STEPS OPERATIONS JOURNAL

    Date: June 23, 2000
    Operations Director: Morris Weisman


WEATHER FORECAST:

    Forecasters: (NWS) and Clay Morgan (NWS)

Low-level moisture remains in place over the STEPS domain this morning, with a lee-trough also evident over eastern and northeastern Colorado. A large area of altocumulus and associated showers extends from the front range northeastward associated with this trough feature. Daytime heating along with localized lifting associated with the trough feature and weak upper-level disturbance propagating from the southwest will produce a high chance of significant convection by early-to-mid afternoon, extending through this evening. Some cells may be severe, with hail possibly up to 1 inch. However, vertical wind shear magnitudes are too weak for supercellular activity.

For tomorrow (Saturday), moisture and instability will remain in place, with an upper-level disturbance and associated cold front approaching from the northwest later in the day. Shear magnitudes may increase to marginal values for supercells in the northern portions of the STEPS domain by late in the day. Significant convection, possibly severe, is expected within the STEPS research domain.

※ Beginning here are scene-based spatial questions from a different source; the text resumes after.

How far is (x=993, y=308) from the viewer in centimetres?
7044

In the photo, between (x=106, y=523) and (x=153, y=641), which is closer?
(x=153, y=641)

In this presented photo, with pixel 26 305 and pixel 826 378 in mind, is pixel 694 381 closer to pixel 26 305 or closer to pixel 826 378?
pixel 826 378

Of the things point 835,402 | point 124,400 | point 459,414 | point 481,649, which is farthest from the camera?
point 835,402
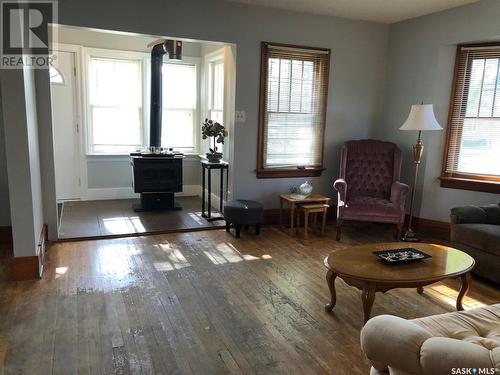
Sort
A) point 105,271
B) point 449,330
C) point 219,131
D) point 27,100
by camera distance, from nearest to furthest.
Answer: point 449,330
point 27,100
point 105,271
point 219,131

For Sunday, the surface cold front is forecast to have passed east of the STEPS domain, reducing chances for significant convection.

FORECAST MATRIX

VARIABLE Day 1: 1-4 pm Day 1: 4-9 pm Day 2 Day 3
Convective
Potential
2.52.5 21.5
Storm Type 11 21.5
Triggering 22 21
Intuition 0.51 10
Total 66.5 74


EQUIPMENT STATUS:

SYSTEM STATUS
Ops Center Operational.
CHILL Operational.
S-Pol Operational.
LMA Operational.
MGLASS Operational.
T-28 Operational.
Storm ballooning Operational.
Mobile mesonet Single vehicle with the rest unavailable since no supercells are expected.
Storm chase van Operational as the primary precipitation verification vehicle.
YRFS Operational.
NWS Operational.


EXPECTED OPERATIONS FOR 0623:

Radars and mobile teams are requested to be on standby by 1:00 pm in anticipation of significant convection this afternoon. MGLASS soundings will be taken at 18 UTC in Stratton CO and Colby KS, with additional soundings possible at 21 and 00 UTC.

Dave Rust reports 7 remaining EFM's currently, with some hope of recovering a couple more.


DEBRIEFING OF OPERATIONS FOR 0623:

[Radar images]

Operations centered on a multicellular line of marginally severe storms that developed from southwest of CHILL northeastward to near Goodland. Heavy rain with occasional pea-to-dime size hail and surface winds up to 30 m/s were reported with some of these cells. Radar operations concentrated coordinated scans on cells developing in the triple Doppler triangle and then within the eastern dual-Doppler lobe. The cells did not produce a lot of CGs, but were predominantly positive in polarity. The T28 was called up at 4:00 pm, and did transects of the convective cluster between 4:30 and 5:30 pm. One mobile mesonet and the hailstone van sampled the cells while the T28 was on station. No mobile electric balloons were launched, as it was decided that the convection was too disorganized. Operations shut down at 6:00 pm.